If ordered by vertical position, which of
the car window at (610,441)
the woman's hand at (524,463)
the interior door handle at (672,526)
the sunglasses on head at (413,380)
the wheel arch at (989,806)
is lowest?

———

◆ Written request: Please turn every line of the records into a Markdown table with the columns "No." and "Text", numbering each line and skipping blank lines.

◆ Complete response:
| No. | Text |
|---|---|
| 1 | If ordered by vertical position, which of |
| 2 | the car window at (610,441) |
| 3 | the woman's hand at (524,463) |
| 4 | the interior door handle at (672,526) |
| 5 | the sunglasses on head at (413,380) |
| 6 | the wheel arch at (989,806) |
| 7 | is lowest? |